Challenge 1:
According to the forum thread, what does the Nova Scotia program cost a company each month?

Passage shown:
────────────────
# The philipinos are coming!



## gam026 (Aug 14, 2011)

So i had a meeting with one of my larger contractors today and one of the things he told me was that he was in the process of getting philipinos to come here. Aparently there is a Nova Scotia program which allows them to come over and it costs a company $1200 a month plus room and board and transportation to and from the job site. :blink:

He told me that was great i can have workers and it would cost him half of what he pays his subs now. He said i'm sure there are no drywallers so don't worry about them taking your job, with a stupid smirk on his face. 

Has anyone else heard of this and what do you guys think.


----------



## 2buckcanuck (Jul 9, 2010)

What, corporate welfare, where the government picks winners and losers:blink:

Don't forget, us Canucks are lazy, we don't like to do manual labour. So they half to bring in foreign workers to do the work for us lazy [email protected] Us silly canucks won't take on low paying jobs, cause they won't pay the rent. But those foreign workers who get free board and a ride to work will, I wonder why:whistling2:

What they neglect to tell you is (the powers that be). That after a few years of working here, those foreign workers return home, and live like kings with the exchange rate on the money they saved up.

maybe we should do the same, sell all our accumulated wealth (if you have any) and move to the Philippians or Mexico, and live like kings.:yes:


----------



## sdrdrywall (Sep 4, 2010)

Come on 2 buck they're not letting your cracker a** stay down there unless you got a pocket of pesos to keep them in money.but if you do find a place let me know we've been thinking about moving ourselves .I wanted to move back to Ontario bit the wife wants no part of it.


----------



## 2buckcanuck (Jul 9, 2010)

sdrdrywall said:


> Come on 2 buck they're not letting your cracker a** stay down there unless you got a pocket of pesos to keep them in money.but if you do find a place let me know we've been thinking about moving ourselves .I wanted to move back to Ontario bit the wife wants no part of it.


Your a Canuck


----------



## gam026 (Aug 14, 2011)

Apparently they only keep 30 bucks a week for themselvs and send the rest back home.


----------



## sdrdrywall (Sep 4, 2010)

2buckcanuck said:


> Your a Canuck


Yup till I was 6 most of my family that's left are still there parents had to move to the states when my grandparents got ill


----------



## 2buckcanuck (Jul 9, 2010)

gam026 said:


> Apparently they only keep 30 bucks a week for themselvs and send the rest back home.


I grew up in the Tobacco belt, I picked,,,, I mean primed tobacco. We seen the Jamaicans come in,and slowly take things over. No one really bitched about it, It's not like most of us were going to make it a career out of it. Most of us understood why the farmers were going that root. It's not that the Jamaicans were better workers than us Canucks ( although they didn't whine when the weather got hot like us canucks did:whistling2. It was more cost effective for them. They had the same workers come back year after year, and they could work start to finish the WHOLE season. To hire locals, you hired new workers for planting, harvest and grading so on,,,,, bottom line, it was seasonal un-skilled work.
────────────────
Input for this task:
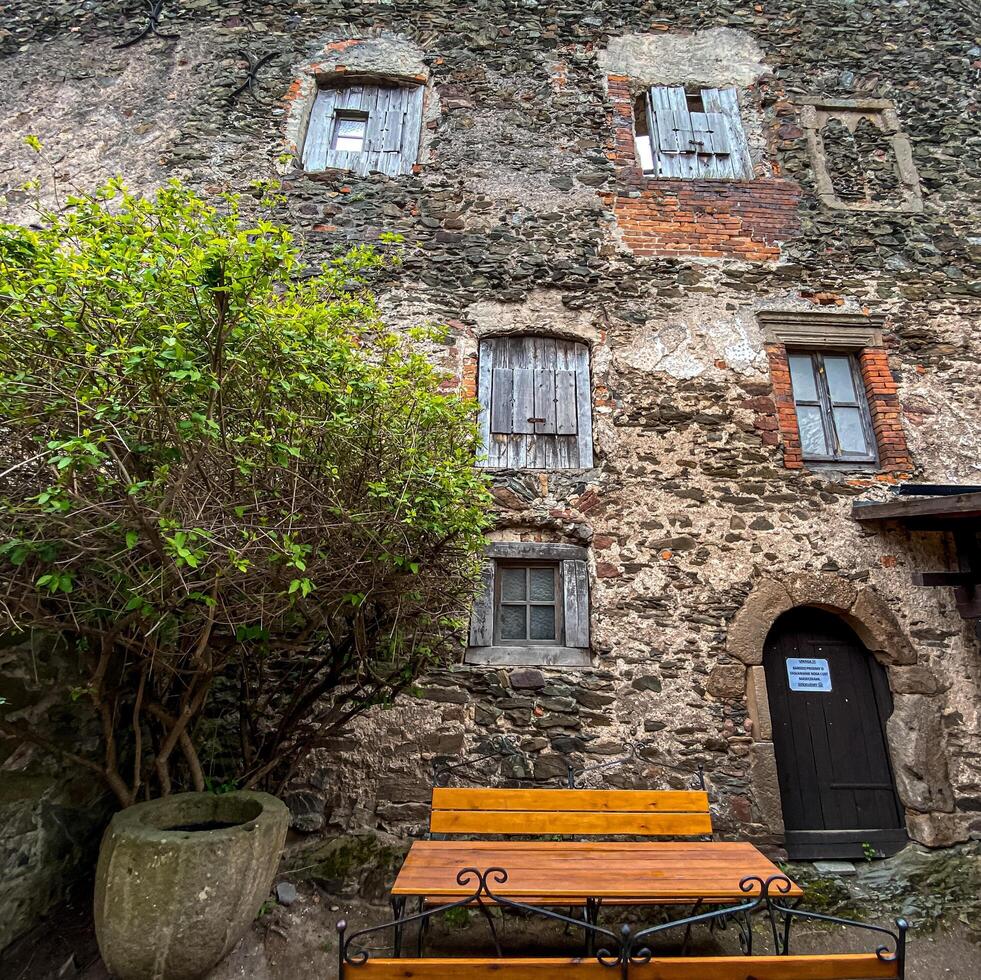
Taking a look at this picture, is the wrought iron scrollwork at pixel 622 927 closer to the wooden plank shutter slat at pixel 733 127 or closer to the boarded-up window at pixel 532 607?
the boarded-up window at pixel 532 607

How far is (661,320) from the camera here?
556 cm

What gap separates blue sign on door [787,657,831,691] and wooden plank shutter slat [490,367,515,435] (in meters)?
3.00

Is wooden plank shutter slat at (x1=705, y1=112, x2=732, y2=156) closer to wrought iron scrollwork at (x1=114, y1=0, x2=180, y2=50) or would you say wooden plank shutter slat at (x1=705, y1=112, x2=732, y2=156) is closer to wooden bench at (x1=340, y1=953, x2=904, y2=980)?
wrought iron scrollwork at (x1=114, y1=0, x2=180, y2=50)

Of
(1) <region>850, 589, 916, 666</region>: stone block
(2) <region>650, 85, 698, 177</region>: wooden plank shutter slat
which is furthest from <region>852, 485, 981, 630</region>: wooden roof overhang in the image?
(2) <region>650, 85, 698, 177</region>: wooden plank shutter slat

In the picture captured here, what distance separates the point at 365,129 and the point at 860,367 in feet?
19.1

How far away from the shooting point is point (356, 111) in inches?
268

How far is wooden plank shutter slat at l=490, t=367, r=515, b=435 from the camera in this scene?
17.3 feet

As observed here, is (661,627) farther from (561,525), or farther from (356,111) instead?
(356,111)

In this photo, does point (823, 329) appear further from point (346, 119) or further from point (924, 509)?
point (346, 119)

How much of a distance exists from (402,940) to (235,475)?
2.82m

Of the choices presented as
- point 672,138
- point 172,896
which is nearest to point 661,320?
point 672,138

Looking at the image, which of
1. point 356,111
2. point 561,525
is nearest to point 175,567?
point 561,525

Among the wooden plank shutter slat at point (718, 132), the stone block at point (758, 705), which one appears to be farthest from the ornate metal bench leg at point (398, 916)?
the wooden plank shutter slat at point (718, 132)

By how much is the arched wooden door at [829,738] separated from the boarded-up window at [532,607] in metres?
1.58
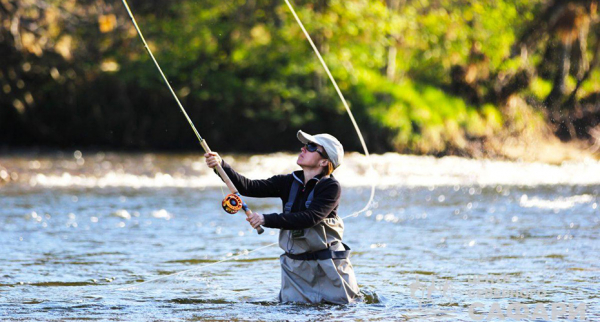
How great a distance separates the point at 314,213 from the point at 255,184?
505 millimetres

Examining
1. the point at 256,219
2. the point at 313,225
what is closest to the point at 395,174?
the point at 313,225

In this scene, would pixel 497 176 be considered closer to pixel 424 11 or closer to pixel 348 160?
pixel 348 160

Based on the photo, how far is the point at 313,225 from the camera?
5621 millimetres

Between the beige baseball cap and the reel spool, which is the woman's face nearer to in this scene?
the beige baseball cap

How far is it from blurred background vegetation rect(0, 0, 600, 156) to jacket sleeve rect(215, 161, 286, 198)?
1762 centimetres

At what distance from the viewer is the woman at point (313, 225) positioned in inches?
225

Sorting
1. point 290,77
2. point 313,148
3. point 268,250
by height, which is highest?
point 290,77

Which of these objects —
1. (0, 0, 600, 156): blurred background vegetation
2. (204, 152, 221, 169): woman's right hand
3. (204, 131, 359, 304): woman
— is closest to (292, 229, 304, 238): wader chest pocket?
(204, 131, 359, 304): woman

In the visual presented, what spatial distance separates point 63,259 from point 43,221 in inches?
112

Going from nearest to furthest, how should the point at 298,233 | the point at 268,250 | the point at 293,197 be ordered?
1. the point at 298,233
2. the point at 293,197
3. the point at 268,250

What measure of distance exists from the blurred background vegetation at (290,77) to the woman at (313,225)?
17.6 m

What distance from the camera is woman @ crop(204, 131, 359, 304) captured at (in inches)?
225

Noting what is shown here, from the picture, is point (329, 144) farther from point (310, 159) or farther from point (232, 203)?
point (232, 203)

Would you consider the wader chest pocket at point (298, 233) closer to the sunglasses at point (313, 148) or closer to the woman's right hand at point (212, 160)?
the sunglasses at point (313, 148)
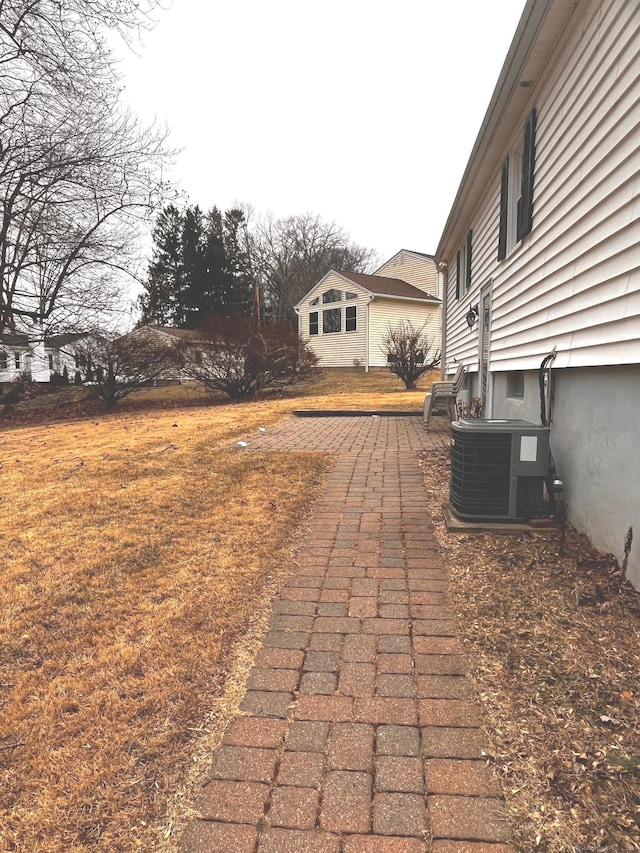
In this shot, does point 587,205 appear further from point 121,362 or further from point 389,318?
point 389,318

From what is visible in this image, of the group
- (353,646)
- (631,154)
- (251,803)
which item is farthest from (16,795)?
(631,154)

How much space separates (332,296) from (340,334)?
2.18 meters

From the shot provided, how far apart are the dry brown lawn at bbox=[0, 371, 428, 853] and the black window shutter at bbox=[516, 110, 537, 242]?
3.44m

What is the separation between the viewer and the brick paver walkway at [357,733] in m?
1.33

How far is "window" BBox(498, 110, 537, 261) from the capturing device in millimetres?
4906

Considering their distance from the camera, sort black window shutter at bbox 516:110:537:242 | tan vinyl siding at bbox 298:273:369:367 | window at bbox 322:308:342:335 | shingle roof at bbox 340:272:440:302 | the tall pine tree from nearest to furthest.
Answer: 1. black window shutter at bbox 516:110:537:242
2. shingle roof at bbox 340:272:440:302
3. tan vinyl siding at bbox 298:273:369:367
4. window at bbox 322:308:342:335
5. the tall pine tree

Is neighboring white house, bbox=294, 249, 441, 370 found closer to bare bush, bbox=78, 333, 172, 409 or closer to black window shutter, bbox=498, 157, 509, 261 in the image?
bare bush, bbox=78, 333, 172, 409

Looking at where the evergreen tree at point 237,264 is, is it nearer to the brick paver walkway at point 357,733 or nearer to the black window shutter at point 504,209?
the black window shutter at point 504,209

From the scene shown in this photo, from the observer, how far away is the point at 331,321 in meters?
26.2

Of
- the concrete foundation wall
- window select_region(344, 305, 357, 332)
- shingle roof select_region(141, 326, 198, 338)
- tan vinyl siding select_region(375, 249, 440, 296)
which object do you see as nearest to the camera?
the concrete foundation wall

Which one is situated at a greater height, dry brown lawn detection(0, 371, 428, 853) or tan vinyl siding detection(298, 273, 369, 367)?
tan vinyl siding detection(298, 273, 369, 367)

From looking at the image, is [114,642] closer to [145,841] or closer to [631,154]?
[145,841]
────────────────
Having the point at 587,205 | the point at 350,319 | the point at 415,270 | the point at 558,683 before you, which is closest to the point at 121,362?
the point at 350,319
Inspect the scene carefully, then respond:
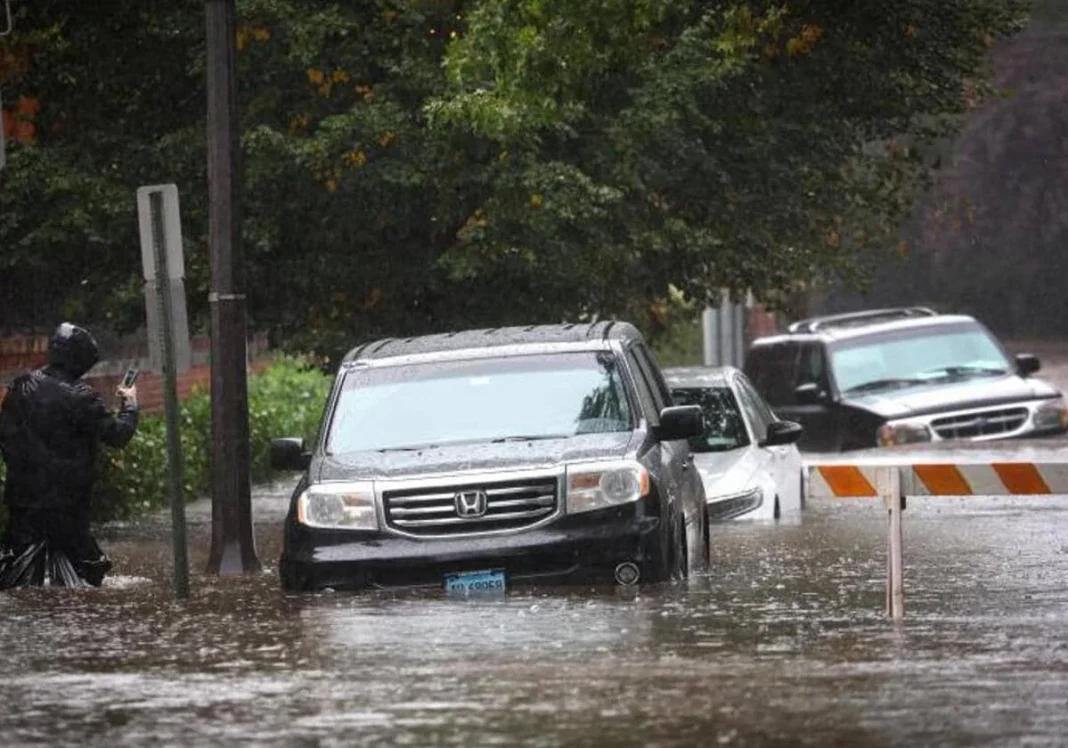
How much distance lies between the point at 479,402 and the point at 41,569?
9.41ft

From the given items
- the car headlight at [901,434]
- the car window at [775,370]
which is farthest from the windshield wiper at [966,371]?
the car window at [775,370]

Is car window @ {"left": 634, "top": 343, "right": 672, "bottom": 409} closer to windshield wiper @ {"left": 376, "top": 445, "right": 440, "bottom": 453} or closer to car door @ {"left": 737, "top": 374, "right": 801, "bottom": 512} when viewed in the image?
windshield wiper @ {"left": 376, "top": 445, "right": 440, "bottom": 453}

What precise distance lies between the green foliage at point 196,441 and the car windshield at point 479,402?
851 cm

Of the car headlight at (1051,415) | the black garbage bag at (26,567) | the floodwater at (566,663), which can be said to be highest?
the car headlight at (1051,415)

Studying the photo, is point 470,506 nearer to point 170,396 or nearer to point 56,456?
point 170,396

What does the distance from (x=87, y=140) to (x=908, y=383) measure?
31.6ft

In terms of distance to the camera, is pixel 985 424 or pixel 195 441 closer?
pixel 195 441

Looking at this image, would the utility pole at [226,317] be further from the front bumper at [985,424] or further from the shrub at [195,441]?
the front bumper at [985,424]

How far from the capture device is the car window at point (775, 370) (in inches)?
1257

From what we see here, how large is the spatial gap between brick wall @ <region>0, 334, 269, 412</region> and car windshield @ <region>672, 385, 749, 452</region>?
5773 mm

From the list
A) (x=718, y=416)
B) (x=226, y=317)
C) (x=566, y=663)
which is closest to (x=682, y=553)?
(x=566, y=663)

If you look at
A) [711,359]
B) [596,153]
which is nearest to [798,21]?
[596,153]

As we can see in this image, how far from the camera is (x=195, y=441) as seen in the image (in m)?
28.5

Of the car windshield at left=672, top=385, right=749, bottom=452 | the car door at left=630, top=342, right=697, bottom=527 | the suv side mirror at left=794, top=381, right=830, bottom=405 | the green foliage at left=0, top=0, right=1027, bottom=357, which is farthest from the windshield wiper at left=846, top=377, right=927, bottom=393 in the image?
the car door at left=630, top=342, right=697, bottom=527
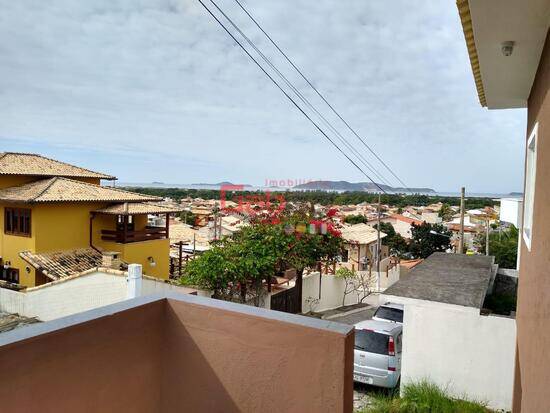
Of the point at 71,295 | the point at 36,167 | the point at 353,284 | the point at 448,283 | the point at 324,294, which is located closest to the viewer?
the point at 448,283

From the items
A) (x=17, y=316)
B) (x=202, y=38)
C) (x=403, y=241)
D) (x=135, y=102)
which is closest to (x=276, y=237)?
────────────────
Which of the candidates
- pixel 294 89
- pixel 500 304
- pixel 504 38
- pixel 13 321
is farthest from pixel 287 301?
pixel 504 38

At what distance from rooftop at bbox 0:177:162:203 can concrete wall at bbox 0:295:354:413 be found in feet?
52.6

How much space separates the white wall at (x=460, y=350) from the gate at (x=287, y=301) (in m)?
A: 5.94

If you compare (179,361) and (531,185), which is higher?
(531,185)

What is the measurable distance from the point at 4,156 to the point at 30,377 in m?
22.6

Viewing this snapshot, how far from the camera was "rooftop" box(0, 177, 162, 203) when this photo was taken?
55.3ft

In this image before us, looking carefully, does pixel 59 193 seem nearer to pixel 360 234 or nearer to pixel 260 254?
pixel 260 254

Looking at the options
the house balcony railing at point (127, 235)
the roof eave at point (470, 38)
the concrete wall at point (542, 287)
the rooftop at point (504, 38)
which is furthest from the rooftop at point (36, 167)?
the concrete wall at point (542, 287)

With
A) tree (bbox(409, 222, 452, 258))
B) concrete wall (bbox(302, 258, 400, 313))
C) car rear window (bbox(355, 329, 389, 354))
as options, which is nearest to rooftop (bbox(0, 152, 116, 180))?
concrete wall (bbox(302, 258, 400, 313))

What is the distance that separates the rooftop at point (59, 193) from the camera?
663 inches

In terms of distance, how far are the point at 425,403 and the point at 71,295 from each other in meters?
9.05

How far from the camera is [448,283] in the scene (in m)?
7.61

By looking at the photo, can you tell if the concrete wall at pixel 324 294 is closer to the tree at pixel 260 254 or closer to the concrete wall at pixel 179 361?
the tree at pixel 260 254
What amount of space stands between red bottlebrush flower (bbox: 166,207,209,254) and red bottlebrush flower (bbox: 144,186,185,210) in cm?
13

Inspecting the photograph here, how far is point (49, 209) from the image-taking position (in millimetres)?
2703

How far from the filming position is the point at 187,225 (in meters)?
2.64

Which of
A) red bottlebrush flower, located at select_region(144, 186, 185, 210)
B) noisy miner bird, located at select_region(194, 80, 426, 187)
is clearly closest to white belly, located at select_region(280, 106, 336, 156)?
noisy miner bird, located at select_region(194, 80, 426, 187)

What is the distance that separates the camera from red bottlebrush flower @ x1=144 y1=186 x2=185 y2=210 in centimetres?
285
────────────────
Challenge 2:
In the records, swap "scene" for "image" from the line with "By how much" to the line with "1762 centimetres", and reproduce those lines with nothing else altered. Omit the pictures.

Answer 1:
$1200 a month plus room and board and transportation to and from the job site.

Answer 2:
By how much is the arched wooden door at [829,738] separated from the boarded-up window at [532,607] in metres?
1.58
How great a distance separates the point at 314,213 from the point at 255,184?
505 millimetres

Examining
1. the point at 256,219
2. the point at 313,225
what is closest to the point at 395,174?
the point at 313,225

In this image, would pixel 497 176 be considered closer to pixel 424 11 or closer to pixel 348 160?
pixel 348 160

Based on the photo, how far is the point at 313,225 from the camera?
5621 millimetres

Between the beige baseball cap and the reel spool, which is the woman's face nearer to in this image?
the beige baseball cap

How far is it from blurred background vegetation rect(0, 0, 600, 156) to jacket sleeve rect(215, 161, 286, 198)?
1762 centimetres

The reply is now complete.